Environment Setup

Full Stack Product Series Series

This post is 1st in a the Full Stack Product Series Series. If you just landed here, it might be worthwhile checking out the series overview.

Ready to start some development? Excellent! Before we can dive in, we need to get the local development environment setup. These will set us up to write code, test, and cycle quickly.

Grab your Mac

We will be working off of a current generation of Mac Book Pro. One advantage to working off a Mac is the ability to dive into XCode when we need to do some specifics around iOS app development. There are certainly ways to get around this if you prefer a Windows or Linux computer, but the fastest way to get running quickly for the widest set of development today is on a Mac.

Modern Javascript and Friends

The majority of these tutorials will be done in Javascript and the associated ecosystem.
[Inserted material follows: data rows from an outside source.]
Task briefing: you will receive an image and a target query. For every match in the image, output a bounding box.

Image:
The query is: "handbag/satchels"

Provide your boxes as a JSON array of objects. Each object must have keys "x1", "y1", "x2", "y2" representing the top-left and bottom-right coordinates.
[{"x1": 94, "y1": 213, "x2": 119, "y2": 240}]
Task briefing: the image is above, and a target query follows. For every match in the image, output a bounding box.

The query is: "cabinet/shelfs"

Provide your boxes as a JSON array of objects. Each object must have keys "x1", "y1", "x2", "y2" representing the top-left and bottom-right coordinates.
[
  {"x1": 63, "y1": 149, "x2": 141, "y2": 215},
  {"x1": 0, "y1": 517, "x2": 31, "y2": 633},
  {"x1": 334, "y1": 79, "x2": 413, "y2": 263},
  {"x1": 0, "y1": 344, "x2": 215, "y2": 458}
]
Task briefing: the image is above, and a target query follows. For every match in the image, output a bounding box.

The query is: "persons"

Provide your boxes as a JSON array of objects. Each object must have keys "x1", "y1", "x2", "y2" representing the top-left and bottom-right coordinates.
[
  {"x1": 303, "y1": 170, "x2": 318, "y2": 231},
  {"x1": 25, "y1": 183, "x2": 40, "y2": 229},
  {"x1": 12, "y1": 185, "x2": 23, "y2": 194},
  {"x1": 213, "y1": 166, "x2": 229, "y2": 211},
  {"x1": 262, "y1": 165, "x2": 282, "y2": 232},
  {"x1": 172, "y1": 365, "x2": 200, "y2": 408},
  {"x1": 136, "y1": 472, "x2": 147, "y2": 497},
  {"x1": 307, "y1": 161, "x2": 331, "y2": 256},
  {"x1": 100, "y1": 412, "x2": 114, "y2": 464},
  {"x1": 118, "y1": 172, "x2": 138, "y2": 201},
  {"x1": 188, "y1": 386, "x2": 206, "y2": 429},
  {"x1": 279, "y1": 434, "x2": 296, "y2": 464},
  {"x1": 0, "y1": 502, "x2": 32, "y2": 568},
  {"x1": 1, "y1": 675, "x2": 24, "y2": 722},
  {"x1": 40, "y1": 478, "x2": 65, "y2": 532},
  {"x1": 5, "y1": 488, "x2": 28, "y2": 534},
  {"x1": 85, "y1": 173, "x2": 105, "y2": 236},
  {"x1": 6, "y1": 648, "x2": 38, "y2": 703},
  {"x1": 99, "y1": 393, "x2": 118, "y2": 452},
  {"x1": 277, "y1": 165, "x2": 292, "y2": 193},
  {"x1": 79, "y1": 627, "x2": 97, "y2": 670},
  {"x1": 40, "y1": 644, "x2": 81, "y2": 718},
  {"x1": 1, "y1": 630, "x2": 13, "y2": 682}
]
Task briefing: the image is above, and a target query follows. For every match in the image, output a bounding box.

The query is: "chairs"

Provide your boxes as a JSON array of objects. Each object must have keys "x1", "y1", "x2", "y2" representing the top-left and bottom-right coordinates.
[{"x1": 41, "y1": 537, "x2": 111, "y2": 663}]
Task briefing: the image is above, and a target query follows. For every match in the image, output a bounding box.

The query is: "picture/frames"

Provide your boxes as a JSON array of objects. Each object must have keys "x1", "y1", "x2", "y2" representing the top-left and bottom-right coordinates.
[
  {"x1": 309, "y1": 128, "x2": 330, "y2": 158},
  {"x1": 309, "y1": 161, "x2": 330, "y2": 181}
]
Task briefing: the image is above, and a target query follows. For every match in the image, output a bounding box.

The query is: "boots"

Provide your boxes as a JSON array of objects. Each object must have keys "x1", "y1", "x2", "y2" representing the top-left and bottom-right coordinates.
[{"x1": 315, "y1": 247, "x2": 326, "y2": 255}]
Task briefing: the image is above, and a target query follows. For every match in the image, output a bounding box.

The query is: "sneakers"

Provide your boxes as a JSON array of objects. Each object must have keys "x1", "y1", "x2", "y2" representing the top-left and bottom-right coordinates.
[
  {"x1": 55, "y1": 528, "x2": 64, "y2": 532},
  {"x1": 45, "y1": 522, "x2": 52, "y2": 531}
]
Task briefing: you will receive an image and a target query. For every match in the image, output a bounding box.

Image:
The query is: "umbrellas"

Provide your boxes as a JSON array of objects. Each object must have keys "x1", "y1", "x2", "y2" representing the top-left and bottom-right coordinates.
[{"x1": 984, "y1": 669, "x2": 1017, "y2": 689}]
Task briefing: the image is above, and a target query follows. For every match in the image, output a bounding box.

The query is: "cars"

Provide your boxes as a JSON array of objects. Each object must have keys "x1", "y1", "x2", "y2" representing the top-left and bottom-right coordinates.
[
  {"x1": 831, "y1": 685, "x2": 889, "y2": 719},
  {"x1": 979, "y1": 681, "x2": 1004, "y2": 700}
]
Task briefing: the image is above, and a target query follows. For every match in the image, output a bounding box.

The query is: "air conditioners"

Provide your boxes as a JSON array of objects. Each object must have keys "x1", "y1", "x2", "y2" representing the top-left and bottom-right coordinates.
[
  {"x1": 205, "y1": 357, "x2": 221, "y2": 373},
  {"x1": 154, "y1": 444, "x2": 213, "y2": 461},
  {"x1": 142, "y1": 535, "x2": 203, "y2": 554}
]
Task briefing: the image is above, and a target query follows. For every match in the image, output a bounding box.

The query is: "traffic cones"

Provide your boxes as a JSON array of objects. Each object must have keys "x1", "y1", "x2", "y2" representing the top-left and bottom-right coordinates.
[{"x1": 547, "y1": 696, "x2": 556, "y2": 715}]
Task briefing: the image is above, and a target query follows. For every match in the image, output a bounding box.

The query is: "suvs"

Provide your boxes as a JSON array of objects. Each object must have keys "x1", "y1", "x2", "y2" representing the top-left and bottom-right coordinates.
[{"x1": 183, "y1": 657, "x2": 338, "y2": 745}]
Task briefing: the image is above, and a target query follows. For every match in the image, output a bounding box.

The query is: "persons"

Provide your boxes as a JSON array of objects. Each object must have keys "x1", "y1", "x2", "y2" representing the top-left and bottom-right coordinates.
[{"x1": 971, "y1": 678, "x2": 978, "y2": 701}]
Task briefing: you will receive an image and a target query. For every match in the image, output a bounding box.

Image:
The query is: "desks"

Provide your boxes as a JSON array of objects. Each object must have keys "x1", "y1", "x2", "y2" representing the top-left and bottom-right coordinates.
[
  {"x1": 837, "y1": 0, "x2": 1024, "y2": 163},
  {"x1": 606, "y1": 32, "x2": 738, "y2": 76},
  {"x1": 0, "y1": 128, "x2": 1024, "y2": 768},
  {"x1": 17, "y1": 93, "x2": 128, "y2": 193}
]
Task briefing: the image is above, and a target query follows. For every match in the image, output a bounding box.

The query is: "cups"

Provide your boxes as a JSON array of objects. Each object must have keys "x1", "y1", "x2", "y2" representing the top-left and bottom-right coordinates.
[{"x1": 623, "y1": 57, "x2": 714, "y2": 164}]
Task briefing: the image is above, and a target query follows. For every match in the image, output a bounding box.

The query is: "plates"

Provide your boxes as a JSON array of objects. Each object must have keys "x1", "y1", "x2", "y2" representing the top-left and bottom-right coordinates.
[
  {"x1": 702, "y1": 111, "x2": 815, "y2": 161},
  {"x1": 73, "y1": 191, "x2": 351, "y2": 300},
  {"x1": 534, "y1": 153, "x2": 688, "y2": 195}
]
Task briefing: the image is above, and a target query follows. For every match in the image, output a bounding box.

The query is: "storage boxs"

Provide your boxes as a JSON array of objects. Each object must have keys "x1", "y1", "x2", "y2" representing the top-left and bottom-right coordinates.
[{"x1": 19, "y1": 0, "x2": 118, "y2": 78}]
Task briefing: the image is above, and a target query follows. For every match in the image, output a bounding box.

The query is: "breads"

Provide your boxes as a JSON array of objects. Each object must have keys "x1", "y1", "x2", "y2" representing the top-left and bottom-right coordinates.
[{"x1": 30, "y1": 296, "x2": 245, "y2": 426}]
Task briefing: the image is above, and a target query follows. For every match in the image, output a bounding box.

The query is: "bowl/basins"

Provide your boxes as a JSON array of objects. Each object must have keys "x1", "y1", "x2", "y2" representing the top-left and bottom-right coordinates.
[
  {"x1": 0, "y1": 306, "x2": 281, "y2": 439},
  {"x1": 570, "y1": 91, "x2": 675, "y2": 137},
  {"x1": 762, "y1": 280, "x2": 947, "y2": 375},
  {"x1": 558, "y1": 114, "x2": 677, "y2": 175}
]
If you are not familiar with it, make sure to take some time to dive into the basics:

  1. The Modern JavaScript Tutorial is a pretty good spot to start. It covers a lot of ground and can be a bit overwhelming without context.
  2. If you are just starting, have this open in a tab and refer to it when you are not sure about a concept. Use React Native Express as a quick primer on the basics of modern Javascript and React Native. Sections 1-4 is a solid set of scaffolding, but it is sparse, so make sure you use other resources to dig in deeper.
  3. We will be using TypeScript as an additional layer on top of Node. While there’s a lot of bells and whistles here, we are really going to use it mainly for keeping track of what objects are getting thrown around and linting purposes. Check out the TypeScript in 5 minutes tutorial.
  4. We will be using npm to manage libraries and packages. If you have not used it before, it will be important familiarize yourself. Check out A Beginner’s Guide to npm, the Node Package Manager and How To Use Node.js Modules with npm and package.json as a start.

Javascript Environment

I strongly recommend setting up nodenv as a way to isolate and control exactly what version of Node and other libraries you’re using. This is not required, but definitely can help. We will be using the current latest version of Node in this series.


What editor to use? The current standard editor for these types of things is Visual Studio Code. Its a pretty solid editor that will provide a lot of the niceties of a full IDE while remaining pretty light. After installing it, there’s a few decent extensions that are worth checking out (and installing):


Before moving on, you should be able to test your environment works.

  • Answer the questions: What version of Node are you using? Is it a system version?